======== TEXT BLOCK

Re: Inconsistency of javadoc and actual behaviour of RelNode#getVariablesSet

Posted by Julian Hyde <jh...@gmail.com>.
The sentence "Note: only {@link org.apache.calcite.rel.core.Correlate} should set variables.” is no longer true, now we added correlated Filter and, I believe, correlated Project. Maybe we should also add correlated Join (in case the ON clause uses correlated variables).

I believe that variables can only be set in the current RelNode. (Read a row from input, set the variable, then evaluate a Rex expression or restart the right input. It’s like a ‘for’ loop.) In which case, what you are seeing is wrong. But I’m not 100% sure.

Note that, unlike *set*, variables can be *used* anywhere within a tree (generally in the right-hand input of a Correlate).

Maybe you could propose better javadoc. That is worth doing independent of any bugs that you are trying to fix.

Julian


> On Sep 17, 2021, at 5:43 AM, Konstantin Orlov <ko...@gridgain.com> wrote:
> 
> Hi, folks
> 
> I have a question about org.apache.calcite.rel.RelNode#getVariablesSet.
> Javadoc says, it returns variables that are set by current node:
> 
>  /**
>   * Returns the variables that are set in this relational
>   * expression but also used and therefore not available to parents of this
>   * relational expression.
>   *
>   * <p>Note: only {@link org.apache.calcite.rel.core.Correlate} should set
>   * variables.
>   *
>   * @return Names of variables which are set in this relational
>   *   expression
>   */
>  Set<CorrelationId> getVariablesSet();
> 
> 
> But I've got a plan where node returns all variables used by children nodes
> regardless this variable are set by current or parent node.
> 
> Original query is:
> 
> SELECT *
>  FROM t1 as "outer"
> WHERE a > (
>       SELECT COUNT(*)
>         FROM t1 as "inner"
>        WHERE "inner".a IN (
>              SELECT * 
>                FROM table(system_range("inner".a, "inner".b + "outer".b))
>        )
> )
> 
> After SQL to Rel translation I've got plan as follow:
> 
> LogicalProject(A=[$2], B=[$3], C=[$4], D=[$5], E=[$6])
>  LogicalFilter(condition=[>($2, $SCALAR_QUERY({
>        LogicalAggregate(group=[{}], COUNT(*)=[COUNT()])
>          LogicalFilter(condition=[IN($2, {
>                LogicalProject(X=[$0])
>                  LogicalTableFunctionScan(invocation=[SYSTEM_RANGE($cor0.A, +($cor0.B, $cor2.B))], rowType=[RecordType(BIGINT X)])
>                })], variablesSet=[[$cor0]])
>            LogicalTableScan(table=[[PUBLIC, T1]])
>        }))], variablesSet=[[$cor2]])

================

## TASK LIST
1. Translate this sentence from the getVariablesSet thread into Spanish: "I believe that variables can only be set in the current RelNode."
2. From the getVariablesSet thread, extract the passage starting with "I believe that" and going on through "question about org.apache.calcite.rel.RelNode#getVariablesSet.".
The data after the getVariablesSet thread has no role here.

======== STORED DATA

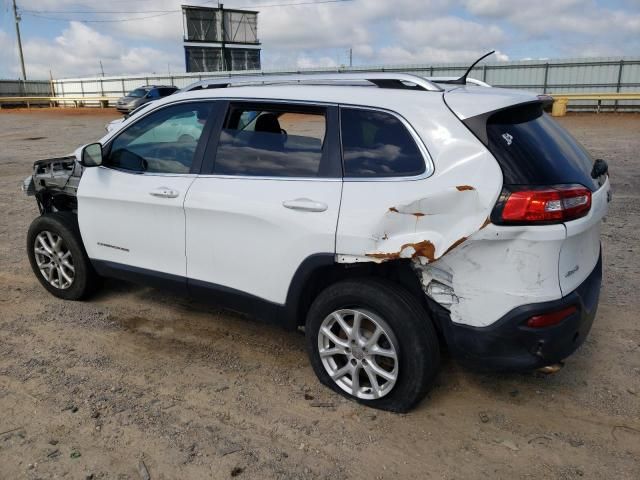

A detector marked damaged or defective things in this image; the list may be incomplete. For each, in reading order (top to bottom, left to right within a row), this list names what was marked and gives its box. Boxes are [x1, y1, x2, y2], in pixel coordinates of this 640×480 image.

================

## EXPECTED OUTPUTS
1. Creo que las variables solo pueden establecerse en el RelNode actual.

2.
I believe that variables can only be set in the current RelNode. (Read a row from input, set the variable, then evaluate a Rex expression or restart the right input. It’s like a ‘for’ loop.) In which case, what you are seeing is wrong. But I’m not 100% sure.

Note that, unlike *set*, variables can be *used* anywhere within a tree (generally in the right-hand input of a Correlate).

Maybe you could propose better javadoc. That is worth doing independent of any bugs that you are trying to fix.

Julian


> On Sep 17, 2021, at 5:43 AM, Konstantin Orlov <ko...@gridgain.com> wrote:
> 
> Hi, folks
> 
> I have a question about org.apache.calcite.rel.RelNode#getVariablesSet.